2. Prepare your Node project for deployment

For your flows to be deployable, you will need to make some small changes to your project code:

Add start and build scripts to package.json

When deploying a Node.js project to Cloud Run, the deployment tools expect your project to have a start script and, optionally, a build script. For a typical TypeScript project, the following scripts are usually adequate:

"scripts": {
  "start": "node lib/index.js",
  "build": "tsc"
},

Add code to configure and start the flow server

In the file that’s run by your start script, add a call to startFlowServer. This method will start an Express server set up to serve your flows as web endpoints.

When you make the call, specify the flows you want to serve:

There is also:

import { startFlowServer } from '@genkit-ai/express';

startFlowServer({
  flows: [menuSuggestionFlow],
});

There are also some optional parameters you can specify:

port: the network port to listen on. If unspecified, the server listens on the port defined in the PORT environment variable, and if PORT is not set, defaults to 3400.
cors: the flow server’s CORS policy. If you will be accessing these endpoints from a web application, you likely need to specify this.
pathPrefix: an optional path prefix to add before your flow endpoints.
jsonParserOptions: options to pass to Express’s JSON body parser

Optional: Define an authorization policy

All deployed flows should require some form of authorization; otherwise, your potentially-expensive generative AI flows would be invocable by anyone.

When you deploy your flows with Cloud Run, you have two options for authorization:

Cloud IAM-based authorization: Use Google Cloud’s native access management facilities to gate access to your endpoints. For information on providing these credentials, see Authentication in the Cloud Run docs.
Authorization policy defined in code: Use the authorization policy feature of the Genkit express plugin to verify authorization info using custom code.
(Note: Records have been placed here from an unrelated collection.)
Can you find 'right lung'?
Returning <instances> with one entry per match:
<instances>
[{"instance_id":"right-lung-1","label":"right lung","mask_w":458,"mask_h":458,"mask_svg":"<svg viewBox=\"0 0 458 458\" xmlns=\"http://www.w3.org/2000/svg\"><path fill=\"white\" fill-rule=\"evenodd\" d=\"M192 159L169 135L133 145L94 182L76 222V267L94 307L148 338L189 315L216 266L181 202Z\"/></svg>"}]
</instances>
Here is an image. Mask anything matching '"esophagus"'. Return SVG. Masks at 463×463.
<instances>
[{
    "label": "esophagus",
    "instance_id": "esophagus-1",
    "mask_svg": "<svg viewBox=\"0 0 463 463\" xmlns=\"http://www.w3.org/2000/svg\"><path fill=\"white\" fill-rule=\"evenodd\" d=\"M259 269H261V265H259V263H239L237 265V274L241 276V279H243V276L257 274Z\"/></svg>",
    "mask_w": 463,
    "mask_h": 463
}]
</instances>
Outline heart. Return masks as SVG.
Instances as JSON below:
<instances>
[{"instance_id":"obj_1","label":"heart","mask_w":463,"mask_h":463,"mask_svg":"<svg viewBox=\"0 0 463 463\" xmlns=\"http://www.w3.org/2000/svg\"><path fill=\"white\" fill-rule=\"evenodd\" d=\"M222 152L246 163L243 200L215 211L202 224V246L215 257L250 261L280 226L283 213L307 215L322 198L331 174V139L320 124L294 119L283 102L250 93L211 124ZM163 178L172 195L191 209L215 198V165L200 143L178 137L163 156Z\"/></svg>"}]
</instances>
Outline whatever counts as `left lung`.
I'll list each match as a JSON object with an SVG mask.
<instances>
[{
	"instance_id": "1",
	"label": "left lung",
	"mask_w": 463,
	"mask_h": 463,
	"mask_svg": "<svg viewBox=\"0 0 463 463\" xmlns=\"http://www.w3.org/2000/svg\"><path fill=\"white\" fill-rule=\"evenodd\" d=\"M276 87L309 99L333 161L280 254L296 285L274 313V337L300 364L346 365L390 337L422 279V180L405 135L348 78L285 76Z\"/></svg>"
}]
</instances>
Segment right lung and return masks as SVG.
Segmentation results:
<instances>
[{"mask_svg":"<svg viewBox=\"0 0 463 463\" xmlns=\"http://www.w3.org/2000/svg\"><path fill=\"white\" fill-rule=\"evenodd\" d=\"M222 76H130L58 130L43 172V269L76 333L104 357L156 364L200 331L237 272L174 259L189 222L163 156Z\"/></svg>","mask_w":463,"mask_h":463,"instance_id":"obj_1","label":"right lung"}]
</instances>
This is often, but not necessarily, token-based authorization.

If you want to define an authorization policy in code, use the authPolicy parameter in the flow definition:

// middleware for handling auth tokens in headers.
const authMiddleware = async (req, resp, next) => {
  // parse auth headers and convert to auth object.
  (req as RequestWithAuth).auth = {
    user: await verifyAuthToken(req.header('authorization')),
  };
  next();
};

app.post(
  '/simpleFlow',
  authMiddleware,
  expressHandler(simpleFlow, {
    authPolicy: ({ auth }) => {
      if (!auth.user) {
        throw new Error('not authorized');
      }
    },
  }),
);

The auth parameter of the authorization policy comes from the auth property of the request object. You typically set this property using Express middleware. See Authorization and integrity.

Refer to express plugin documentation for more details.

Make API credentials available to deployed flows

Once deployed, your flows need some way to authenticate with any remote services they rely on. Most flows will at a minimum need credentials for accessing the model API service they use.

For this example, do one of the following, depending on the model provider you chose:

Generate an API key for the Gemini API using Google AI Studio.
Make the API key available in the Cloud Run environment:
1. In the Cloud console, enable the Secret Manager API.
2. On the Secret Manager page, create a new secret containing your API key.
3. After you create the secret, on the same page, grant your default compute service account access to the secret with the Secret Manager Secret Accessor role. (You can look up the name of the default compute service account on the IAM page.)
In a later step, when you deploy your service, you will need to reference the name of this secret.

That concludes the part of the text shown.